Setting Limits on China's Internet Highway

One of many internet cafes in China where users must register to use it

The opportunity for China to be virtually connected has suffered a major setback now that the government has instituted more controls on the internet.
Places like coffee shops, restaurants and hotels that used to offer this service for free now have to buy a software that will provide public security officials the identities of those customers online.
Businesses need to buy the software which costs $3,100 and if they don't, they face a HK$2,300 fine and could lose their business license.
So now instead of having to go through the hassle of buying the software and being responsible for strangers using wifi on their premises, businesses would rather not offer the free internet service anymore.

"From the point of view of the common people, this policy is unfair," said Wang Bo, a cafe owner. "It's just an effort to control the flow of information."

This is another in a series of internet tightening measures the paranoid government is implementing in order to crack down on online dissent.

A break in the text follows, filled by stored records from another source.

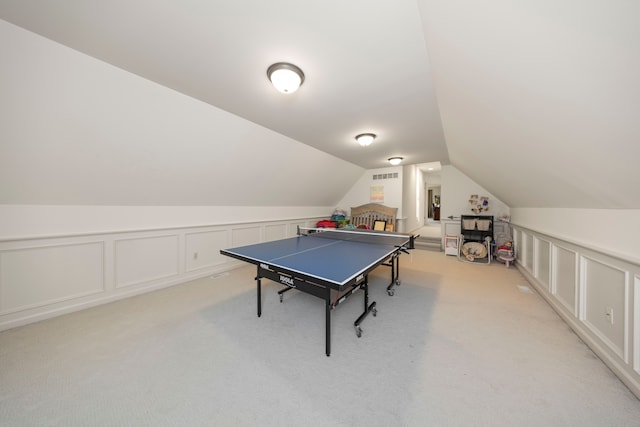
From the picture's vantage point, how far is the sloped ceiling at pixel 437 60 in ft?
3.11

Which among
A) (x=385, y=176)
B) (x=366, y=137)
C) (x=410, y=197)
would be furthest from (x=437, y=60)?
(x=410, y=197)

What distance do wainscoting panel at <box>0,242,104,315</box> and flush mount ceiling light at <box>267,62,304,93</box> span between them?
120 inches

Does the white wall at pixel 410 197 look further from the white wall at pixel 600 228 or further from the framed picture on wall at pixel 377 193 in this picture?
the white wall at pixel 600 228

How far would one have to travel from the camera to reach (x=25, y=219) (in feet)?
7.46

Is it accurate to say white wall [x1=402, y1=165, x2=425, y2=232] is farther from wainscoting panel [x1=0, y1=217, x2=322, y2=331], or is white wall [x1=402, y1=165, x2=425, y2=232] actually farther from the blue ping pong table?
wainscoting panel [x1=0, y1=217, x2=322, y2=331]

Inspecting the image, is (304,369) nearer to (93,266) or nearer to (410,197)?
(93,266)

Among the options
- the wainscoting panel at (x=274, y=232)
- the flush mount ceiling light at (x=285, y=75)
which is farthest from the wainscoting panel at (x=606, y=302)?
the wainscoting panel at (x=274, y=232)

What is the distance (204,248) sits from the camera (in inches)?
150

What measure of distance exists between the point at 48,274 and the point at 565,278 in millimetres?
5896

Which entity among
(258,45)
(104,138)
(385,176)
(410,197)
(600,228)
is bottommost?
(600,228)

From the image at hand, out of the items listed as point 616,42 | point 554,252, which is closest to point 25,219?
point 616,42

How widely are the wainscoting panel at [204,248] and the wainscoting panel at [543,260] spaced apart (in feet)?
16.6

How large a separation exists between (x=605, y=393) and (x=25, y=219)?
17.5ft

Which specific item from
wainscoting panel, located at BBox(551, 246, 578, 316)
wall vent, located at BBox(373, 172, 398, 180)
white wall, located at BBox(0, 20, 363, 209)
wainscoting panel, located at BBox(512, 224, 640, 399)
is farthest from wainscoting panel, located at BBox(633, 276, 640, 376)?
wall vent, located at BBox(373, 172, 398, 180)
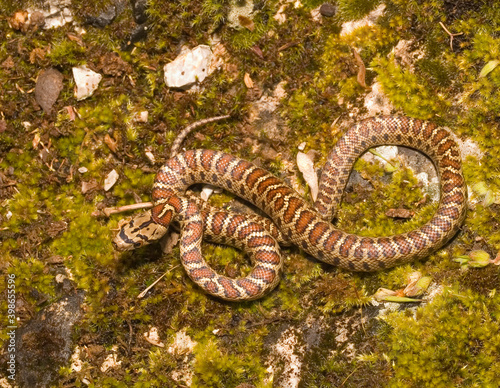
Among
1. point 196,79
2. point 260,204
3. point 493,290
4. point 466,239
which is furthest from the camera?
point 196,79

While most foreign media explain the latest edict came down because of the recent spring revolutions in the Middle East, sites like Facebook, Twitter and YouTube were already blocked years ago due to the Tibet and Xinjiang riots, and then there was a campaign to get rid of anything "yellow", a code name for pornography.

Not only does the government have an army filtering what people are saying and seeing online, now they want to know the identities of the hundreds of millions of people who are on the internet. Tracking all these people will be another cumbersome bureaucratic layer. Who wants to have that job?

The government doesn't care if businesses lose customers and revenues because they don't offer wifi anymore -- it's all in the name of stability.

This just makes things worse for small entrepreneurs and hotels who will now have to find other ways to make more money and also soothe the fears of paranoid foreign guests worried about Big Brother.

As one shop owner who wished to be anonymous said, "We have no problem allowing our customers to surf the internet; it's the government that does. If they want us to install the software, they should foot the bill."

Sounds more like an economic stimulus project than for national security...

1 comment:

  1. typical feudal chinese thinking--the shameful things stay at home and not to be released.